## ACTIVITY A
Return the five records that follow the Cablegate passage word for word, leaving the pictures out.
(Beginning of PASSAGE)
Amongst other things we learn that:

√ Julian Assange saw 'trouble ahead' and began securing backups of Cablegate with resources across the globe. He secured copies in eastern Europe - the copy later widespread came from Croatia - and in Cambodia where Gottfrid Svartholm Varg (aka Anakata, cofounder of The Pirate Bay and collaborator on the Collateral Murder project) was thought to be ensconced.

√ Icelander and former WikiLeaks volunteer Smári McCarthy was also entrusted with a copy of Cablegate - and he in turn chose to turn over a copy to Heather Brooke - a decision right up there with the hiring of Daniel Domscheit-Berg. Brooke, a native of the US living in the UK, had gained notoriety for her involvement in exposing the UK parliamentary expenses scandal. Upon acquiring a copy of Cablegate from the Icelander, Brooke regarded her booty with glee and thought to herself 'oh now who can I sell this to?'

√ She ended up 'selling' Cablegate to the Guardian's David Leigh who had already been given a copy by Julian Assange after editor Alan Rusbridger had signed the all-important 'memorandum of understanding', binding the Guardian to a number of conditions none of the editors ever respected. Leigh saw the advantage of having another copy of Cablegate, as that would protect his brother in law's Guardian from legal repurcussions if they went behind Assange's back, collaborated with the New York Times, and released Cablegate without Assange's knowledge. David Leigh actually gave the cables to the Times long before Heather Brooke entered in the picture. 'I think I uploaded the stuff to a secure NYT server', he wrote. But it was Brooke's copy that gave him his 'alibi': she essentially became the legal fiction that gave the Guardian the excuse to break the agreement.

√ David Leigh, Alan Rusbridger, and Ian Katz secretly plotted to release Cablegate on 8 November without Julian Assange's knowledge, using the Heather Brooke copy as their 'legal out'. Someone connected to the plot evidently didn't approve, as the word got out.

√ Assange found out about the betrayal and brought Mark Stephens with him to the Guardian's offices to sort matters out.

√ The only way Assange could stop Leigh and the Guardian from their planned release was to threaten to give the entire Cablegate to Rupert Murdoch's News Corporation. This finally frightened Guardian editor Alan Rusbridger into overruling his brother in law and again dealing with his 'whistleblower source'.

√ Assange encountered Leigh on the night in question standing beneath a stairway in the Guardian's offices. Leigh hadn't known he'd been found out and according to Assange turned 'white'. 'I've never seen anyone's face collapse like that', Assange recounts.

And now the story - as found in the 'unauthorised autobiography'.

Disclosure is not merely an action; it is a way of life.
(End of PASSAGE)
(Beginning of PROVIDED RECORDS)
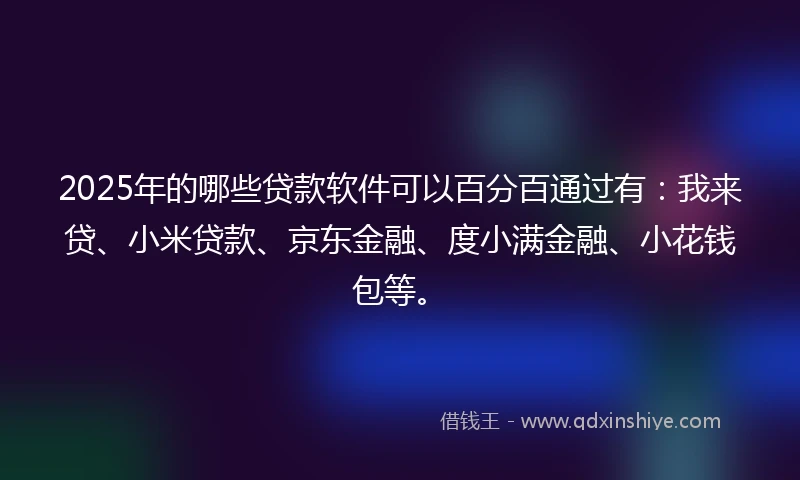 2025年的哪些贷款软件可以百分百通过有：我来贷、小米贷款、京东金融、度小满金融、小花钱包等。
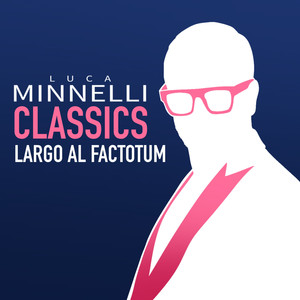 Rossini: Il Barbiere di Siviglia, Act I: 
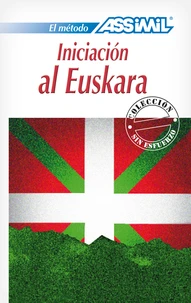Iniciacion Al Euskara : Euskara Baturako Hastapenak. Edition Bilingue Espagnole Et Basque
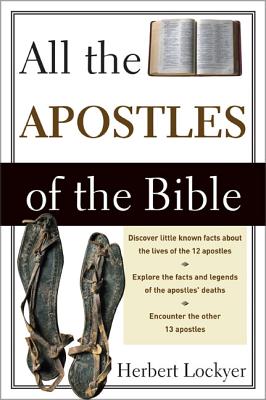 Cover Image for All the Apostles of the Bible -- Herbert Lockyer, Paperback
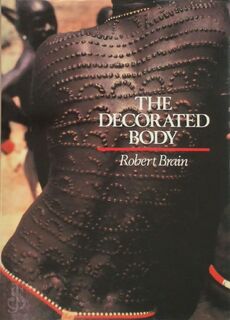 The decorated body - Robert Brain (ISBN 0091402700)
(End of PROVIDED RECORDS)
## ACTIVITY B
Revise the Cablegate passage starting at "Amongst other things" and ending at "to be ensconced.", replacing "Croatia" with "Slovenia".

## ANSWER AREA A
 2025年的哪些贷款软件可以百分百通过有：我来贷、小米贷款、京东金融、度小满金融、小花钱包等。
 Rossini: Il Barbiere di Siviglia, Act I: 
Iniciacion Al Euskara : Euskara Baturako Hastapenak. Edition Bilingue Espagnole Et Basque
 Cover Image for All the Apostles of the Bible -- Herbert Lockyer, Paperback
 The decorated body - Robert Brain (ISBN 0091402700)

## ANSWER AREA B
Amongst other things we learn that:

√ Julian Assange saw 'trouble ahead' and began securing backups of Cablegate with resources across the globe. He secured copies in eastern Europe - the copy later widespread came from Slovenia - and in Cambodia where Gottfrid Svartholm Varg (aka Anakata, cofounder of The Pirate Bay and collaborator on the Collateral Murder project) was thought to be ensconced.